By Gail Hurley, Project Manager, Tax Inspectors Without Borders (TIWB), UNDP and James Karanja, Head of Secretariat, TIWB
This opinion piece was originally published by TIWB
Tourism today is among the fastest growing ‘industries’ in the world. For Small Island Developing States (SIDS), tourism revenues are even more important. The United Nations World Tourism Organisation, estimates that tourism accounted for over 25% of GDP in at least seven SIDS in 2014, creating much needed job opportunities and bringing in foreign exchange. The OECD estimates that in 2016 international tourism revenue amounted to USD 1.22 trillion worldwide.
Appropriately taxing the tourism sector – a key economic sector for most SIDS – and strengthening the capacities of national tax administrations is even more critical, as many SIDS have come under increasing international pressure to diversify their economies and move away from financial services.
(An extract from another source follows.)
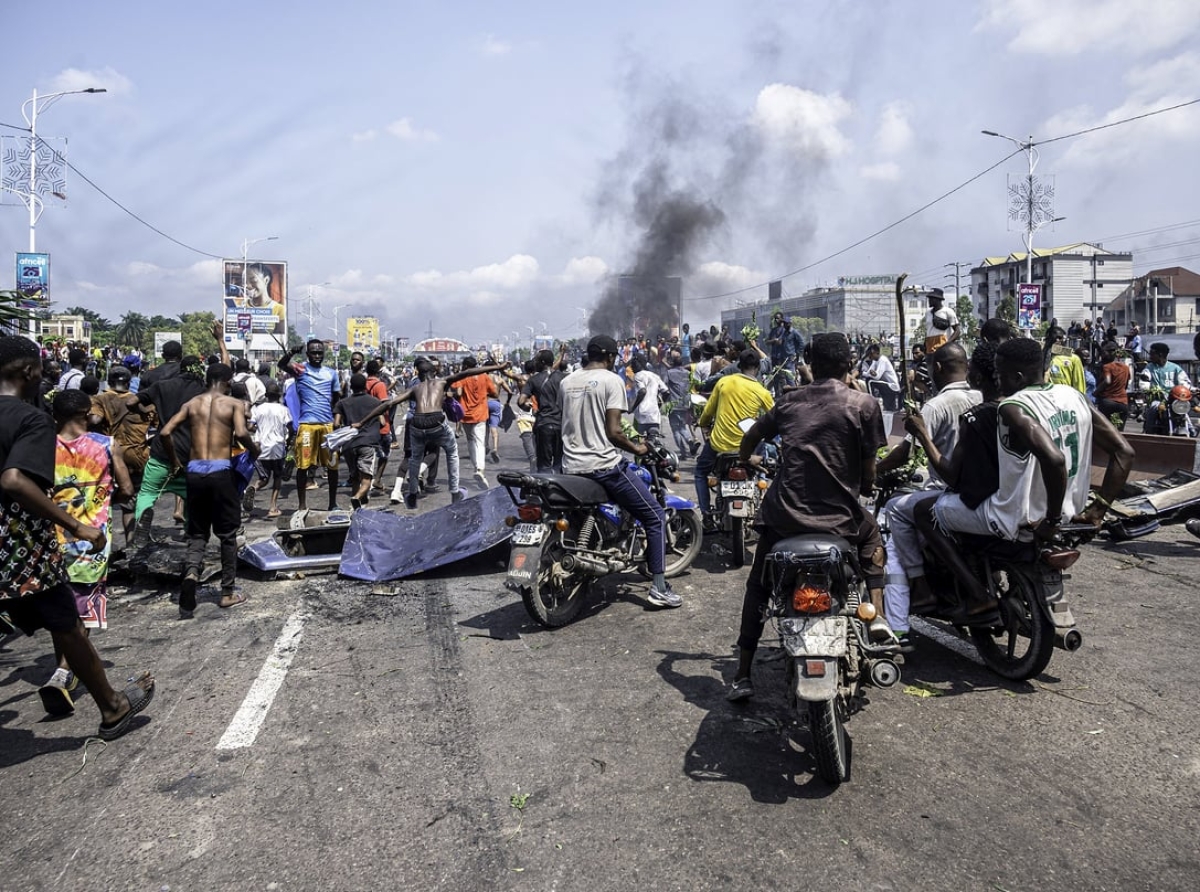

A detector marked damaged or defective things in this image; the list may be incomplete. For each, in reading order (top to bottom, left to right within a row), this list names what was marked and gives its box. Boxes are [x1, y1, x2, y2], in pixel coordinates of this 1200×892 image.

torn metal sheet [336, 488, 512, 584]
Multinational enterprises are major players in the tourism sector and this presents several challenges for tax administrations in SIDS. Firstly, hotel operators have various business models – from large resort owners and operators, to managed and franchised hotels, to marketing companies and booking agents. Navigating the complexities involved with the varying business models poses considerable difficulties for SIDS’ tax administrations that lack the sector‑specific knowledge about how the different business models work, particularly as they relate to the allocation of income and costs amongst the various players.
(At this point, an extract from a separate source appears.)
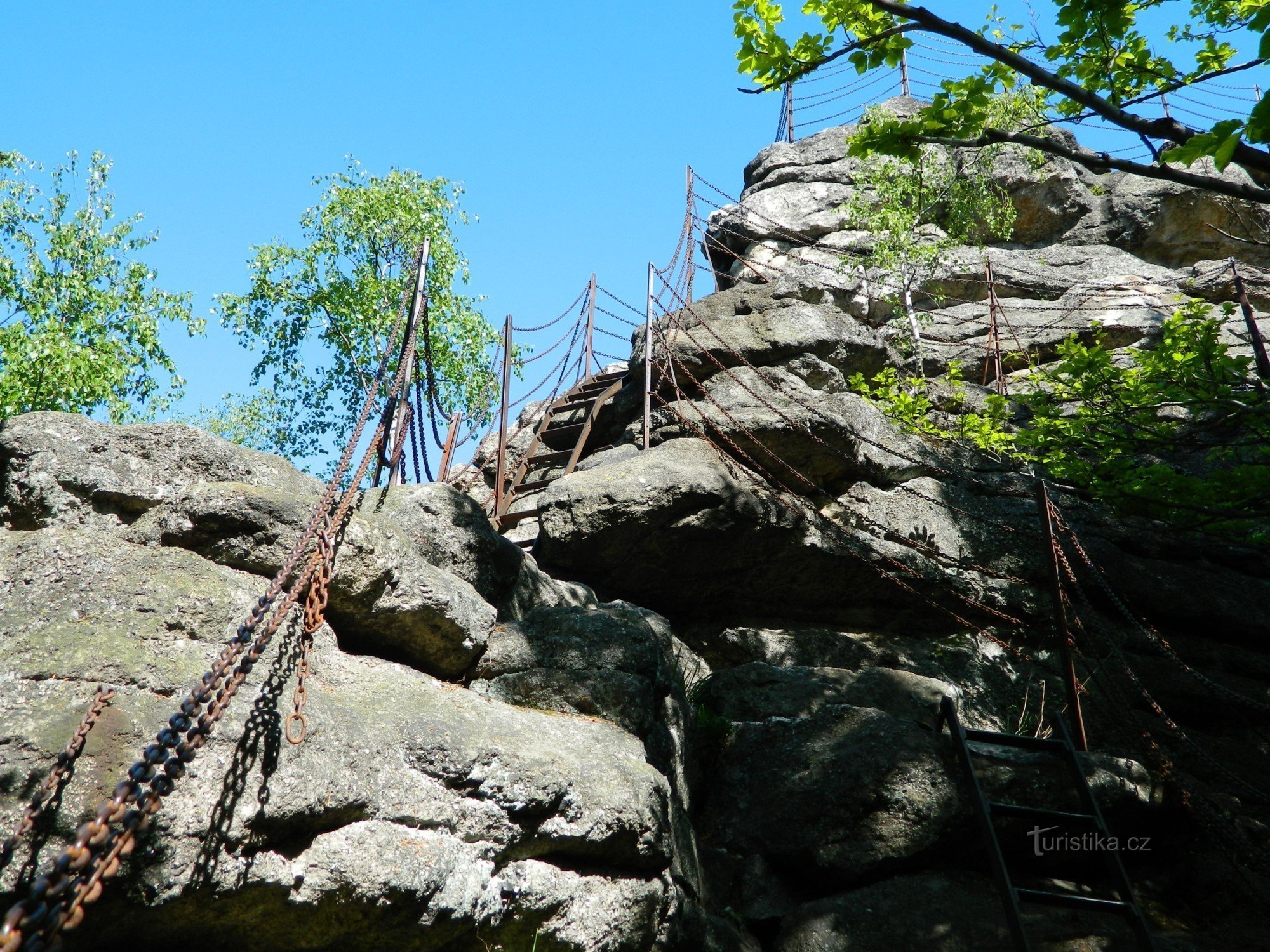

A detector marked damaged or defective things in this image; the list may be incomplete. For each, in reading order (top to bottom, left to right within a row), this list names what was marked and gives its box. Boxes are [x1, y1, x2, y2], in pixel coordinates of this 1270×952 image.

rusty ladder [488, 368, 627, 551]
rusty metal chain [0, 248, 427, 952]
rusty metal chain [0, 691, 116, 878]
rusty ladder [940, 696, 1158, 952]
Secondly, there is extensive fragmentation of diverse operators in the tourism supply chain – from those offering all‑inclusive accommodation, to villas and bed and breakfasts, many operating through online booking portals making the traceability of operators’ income very difficult. Technology can sometimes be both friend and foe.
Thirdly, considerable transfer pricing risks emerge since the majority of hotel owners/operators do business with entities in low tax jurisdictions thus making the bulk of income ‘earned’ in these low tax jurisdictions not subject to taxation in the country of source. Other audit risks include intra‑group services, foreign exchange risk and overstatement of capital asset values.
There are serious skills deficiencies within many SIDS tax administrations. Local tax auditors need not only to have expertise in transfer pricing, but also to understand the intricacies of the tourism industry. Without these two key skills, tax administrations will lose much‑needed revenue.
TIWB is quickly gaining ground in the niche area of international tax audit assistance aimed at tackling suspected tax abuses in diverse sectors, including the tourism sector. Technical assistance provided by TIWB is just one component of a broader suite of interventions that aim to ensure better management of the tourism industry and greater transparency across SIDS. Other efforts by SIDS to improve tax yields from the tourism sector include a review of incentive regimes, enactment of transfer pricing and advance pricing agreement legislation. Countries and jurisdictions may also benefit from the signing of robust exchange of information instruments, such as the OECD Multilateral Convention on Mutual Administrative Assistance in Tax Matters, and the establishment of specialised units to facilitate the auditing of cases with transfer pricing issues.
Following positive feedback received from a TIWB learning event focused on tourism sector held at the United Nations in April 2018 in New York, the initiative is keen to team up with other development partners to organise a technical audit event on tourism in 2019. This event will bring together both audit and industry experts to discuss how to ensure that booming tourism contributes to achieving domestic resource mobilisation goals in developing countries.
The TIWB initiative is also working with partners such as the Business and Industry Advisory Committee (BIAC) to the OECD and regional tax associations to identify industry experts who can provide a better understanding of the specific hotel business value chains to tax officials and disseminate best practices.